REPUBLIQUE FRANCAISE
AU NOM DU PEUPLE FRANCAIS
 

 

Vu la procédure suivante :

Par une requête enregistrée le 13 janvier 2023, la SARL Technofroid, représentée par Me Peytavit, demande au tribunal :

1°) d'annuler la décision du 24 novembre 2022 par laquelle le directeur adjoint de la direction de l'agriculture de la Polynésie française a décidé de déclarer sans suite l'appel d'offres relatif à la fourniture de conteneurs frigorifiques ;

2°) de condamner la Polynésie française à lui verser la somme de 6 169 877 F CFP en réparation du préjudice subi ;

3°) de mettre à la charge de la Polynésie française la somme de 250 000 F CFP au titre de l'article L. 761-1 du code de justice administrative.

Elle soutient que :

- la déclaration sans suite est irrégulière quant à sa motivation, en effet, la direction de l'agriculture a commis une erreur matérielle dans la rédaction du règlement de consultation en indiquant comme montant maximal du marché à bons de commande la somme de 35 000 000 F CFP, soit une somme supérieure au seuil fixé par l'article LP. 223-2 du code polynésien des marchés publics en Polynésie française, l'erreur matérielle est donc de 1 F CFP ;

- l'offre globale de la société Technofroid, qui s'élevait à 30 849 388 F CFP, était inférieure au seuil de l'article LP. 223-2 du CPMP, de ce fait, il n'y avait aucun risque quant à la régularité du marché ;

- cette déclaration est intervenue plus de trois mois après la transmission de l'avis d'attribution ;

- en réalité, cette décision est liée aux difficultés rencontrées entre l'entreprise et la direction de l'agriculture pour des problèmes de garantie de conteneurs fournis dans le cadre d'un marché de même nature qui lui avait été attribué en 2020 ; pour ce marché, la Polynésie française exigeait une intervention en garantie alors qu'elle était déjà intervenue une première fois, et que la direction de l'agriculture avait fait intervenir des entreprises ; un agent de la direction de l'agriculture l'avait informée que sans réponse de sa part, il considérerait qu'elle se désistait de manière permanente de sa responsabilité et lui a indiqué que : " ceci sera pris en considération dans les suites à donner " ; l'administration a donc décidé de déclarer sans suite le marché pour un motif totalement étranger à l'intérêt général, cette décision est donc entachée d'un détournement de pouvoir ;

- elle a droit au remboursement de l'intégralité de son manque à gagner du fait de l'exécution du marché, qui correspond à 20 % du montant du marché, soit 6 169 877 F CFP.

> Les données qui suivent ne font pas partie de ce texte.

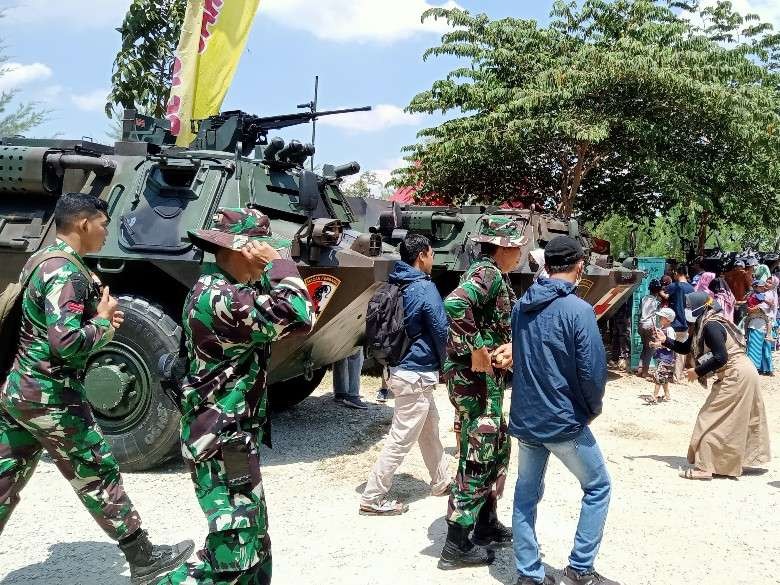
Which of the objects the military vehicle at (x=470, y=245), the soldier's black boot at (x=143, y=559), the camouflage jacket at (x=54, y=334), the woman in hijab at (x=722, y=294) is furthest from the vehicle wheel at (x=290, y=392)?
the woman in hijab at (x=722, y=294)

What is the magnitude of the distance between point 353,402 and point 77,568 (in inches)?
164

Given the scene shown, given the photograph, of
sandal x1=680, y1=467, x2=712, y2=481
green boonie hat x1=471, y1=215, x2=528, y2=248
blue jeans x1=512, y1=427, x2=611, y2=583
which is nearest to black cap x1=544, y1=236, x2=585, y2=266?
green boonie hat x1=471, y1=215, x2=528, y2=248

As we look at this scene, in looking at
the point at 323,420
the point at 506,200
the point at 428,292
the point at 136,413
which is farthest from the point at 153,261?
the point at 506,200

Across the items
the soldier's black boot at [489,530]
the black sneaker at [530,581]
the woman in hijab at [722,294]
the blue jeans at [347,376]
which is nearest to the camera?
the black sneaker at [530,581]

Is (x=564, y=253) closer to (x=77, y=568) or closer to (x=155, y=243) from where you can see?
(x=77, y=568)

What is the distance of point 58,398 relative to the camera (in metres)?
3.34

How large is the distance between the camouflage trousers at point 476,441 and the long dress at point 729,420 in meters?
2.47

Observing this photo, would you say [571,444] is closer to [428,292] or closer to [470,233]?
[428,292]

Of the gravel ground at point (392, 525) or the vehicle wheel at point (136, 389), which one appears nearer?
the gravel ground at point (392, 525)

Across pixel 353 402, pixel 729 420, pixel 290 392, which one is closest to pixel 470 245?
pixel 353 402

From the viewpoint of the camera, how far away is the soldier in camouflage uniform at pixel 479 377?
3.98 metres

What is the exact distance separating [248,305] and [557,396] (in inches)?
61.3

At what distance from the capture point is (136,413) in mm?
5359

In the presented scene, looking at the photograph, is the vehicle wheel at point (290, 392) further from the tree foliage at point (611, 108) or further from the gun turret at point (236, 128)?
the tree foliage at point (611, 108)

Par un mémoire en défense enregistré le 22 mars 2023, la Polynésie française conclut au rejet de la requête.

Elle soutient qu'aucun des moyens soulevés n'est fondé.

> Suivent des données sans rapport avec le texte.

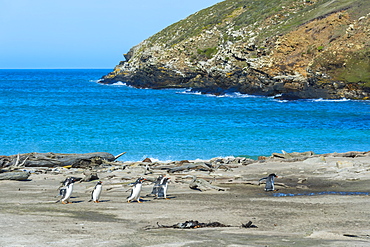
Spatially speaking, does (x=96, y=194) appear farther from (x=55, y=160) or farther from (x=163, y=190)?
(x=55, y=160)

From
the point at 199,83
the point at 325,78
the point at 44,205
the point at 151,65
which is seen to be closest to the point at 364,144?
the point at 44,205

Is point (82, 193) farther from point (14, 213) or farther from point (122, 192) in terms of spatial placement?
point (14, 213)

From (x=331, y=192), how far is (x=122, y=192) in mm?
7379

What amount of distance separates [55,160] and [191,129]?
65.9ft

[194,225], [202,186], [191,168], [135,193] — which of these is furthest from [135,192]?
[191,168]

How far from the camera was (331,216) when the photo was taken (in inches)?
537

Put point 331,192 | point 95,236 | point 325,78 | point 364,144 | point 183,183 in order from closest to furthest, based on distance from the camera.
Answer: point 95,236 → point 331,192 → point 183,183 → point 364,144 → point 325,78

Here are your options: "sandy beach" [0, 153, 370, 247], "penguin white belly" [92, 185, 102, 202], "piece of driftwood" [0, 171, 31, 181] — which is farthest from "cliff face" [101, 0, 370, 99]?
"penguin white belly" [92, 185, 102, 202]

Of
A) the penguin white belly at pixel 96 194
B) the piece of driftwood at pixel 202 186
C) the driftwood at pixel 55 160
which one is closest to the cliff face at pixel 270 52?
the driftwood at pixel 55 160

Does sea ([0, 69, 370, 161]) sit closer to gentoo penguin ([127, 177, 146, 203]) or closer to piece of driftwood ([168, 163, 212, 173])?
piece of driftwood ([168, 163, 212, 173])

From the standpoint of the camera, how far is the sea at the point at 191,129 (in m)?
34.7

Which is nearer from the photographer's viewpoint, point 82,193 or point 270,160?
point 82,193

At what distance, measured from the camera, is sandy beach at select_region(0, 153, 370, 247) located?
10.7 m

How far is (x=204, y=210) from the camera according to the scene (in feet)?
48.1
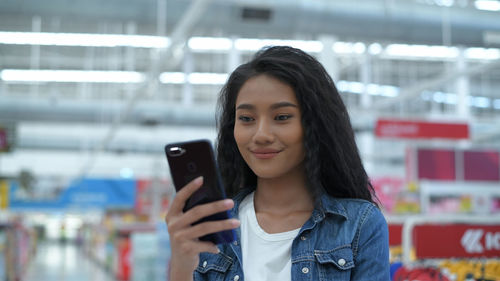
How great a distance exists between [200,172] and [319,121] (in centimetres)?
32

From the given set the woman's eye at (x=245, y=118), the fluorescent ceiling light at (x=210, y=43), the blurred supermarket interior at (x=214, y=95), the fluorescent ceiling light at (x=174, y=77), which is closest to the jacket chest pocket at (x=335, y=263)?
the woman's eye at (x=245, y=118)

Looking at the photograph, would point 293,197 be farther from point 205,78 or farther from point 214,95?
point 214,95

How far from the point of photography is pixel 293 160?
4.52 feet

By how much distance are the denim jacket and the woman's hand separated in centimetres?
13

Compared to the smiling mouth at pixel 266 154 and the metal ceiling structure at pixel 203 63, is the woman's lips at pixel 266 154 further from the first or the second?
the metal ceiling structure at pixel 203 63

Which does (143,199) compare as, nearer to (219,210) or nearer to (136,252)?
(136,252)

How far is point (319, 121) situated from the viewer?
1384 mm

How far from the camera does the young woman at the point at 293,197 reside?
4.29 ft

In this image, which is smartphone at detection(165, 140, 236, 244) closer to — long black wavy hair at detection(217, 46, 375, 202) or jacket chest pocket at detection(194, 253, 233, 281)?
jacket chest pocket at detection(194, 253, 233, 281)

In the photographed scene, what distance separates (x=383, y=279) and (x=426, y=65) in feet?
55.6

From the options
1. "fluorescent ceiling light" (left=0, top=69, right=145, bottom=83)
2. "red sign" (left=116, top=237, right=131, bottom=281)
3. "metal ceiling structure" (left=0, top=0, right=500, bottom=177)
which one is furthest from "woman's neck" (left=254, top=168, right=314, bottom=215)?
"red sign" (left=116, top=237, right=131, bottom=281)

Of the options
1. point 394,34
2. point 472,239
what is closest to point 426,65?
point 394,34

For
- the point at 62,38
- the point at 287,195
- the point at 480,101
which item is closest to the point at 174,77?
the point at 62,38

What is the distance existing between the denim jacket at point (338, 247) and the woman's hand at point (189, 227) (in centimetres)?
13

Par une ordonnance du 20 mars 2023, la clôture de l'instruction a été fixée au 14 avril 2023.

Vu les autres pièces du dossier.

Vu :

- la loi organique n° 2004-192 du 27 février 2004 ;

- le code polynésien des marchés publics ;

- le code de justice administrative.

Les parties ont été régulièrement averties du jour de l'audience.

Ont été entendus au cours de l'audience publique :

- le rapport de M. Boumendjel, premier conseiller,

- les conclusions de Mme Theulier de Saint-Germain, rapporteure publique,

- les observations de Me Canevet substituant Me Peytavit, pour la société Technofroid et celles de M. A, représentant la Polynésie française.

Considérant ce qui suit :

1. La société à responsabilité limitée (SARL) Technofroid exerce, notamment en Polynésie française, une activité de travaux d'électricité, climatisation, installation téléphonique et importation et vente des matériels liés à ces activités. Elle a présenté sa candidature et déposé son dossier à la suite d'un avis d'appel public à la concurrence, publié le 3 juin 2022 au journal officiel de la Polynésie française, pour un marché à procédure adaptée relatif à la fourniture de conteneurs frigorifiques. Par courrier du 25 juillet 2022, la direction de l'agriculture lui a demandé d'apporter certaines précisions sur son offre et en particulier de confirmer ou non le maintien des prix proposés pour la présente consultation. Par courrier du 28 juillet 2022, elle a maintenu les termes de son offre initiale. Par courrier du 24 août 2022, elle a été informée que son offre était retenue puis le 24 novembre 2022, que le directeur de l'agriculture avait décidé de déclarer sans suite, pour un motif d'intérêt général, l'avis d'appel public à la concurrence. Sa demande du 19 décembre 2022, qui saisissait la Polynésie française d'une demande d'indemnisation du manque à gagner résultant de cette déclaration sans suite, ayant été implicitement rejetée, la SARL Technofroid demande au tribunal, par la présente requête, d'annuler cette décision du 24 novembre 2022 et de condamner la Polynésie française à lui verser la somme de 6 169 877 F CFP.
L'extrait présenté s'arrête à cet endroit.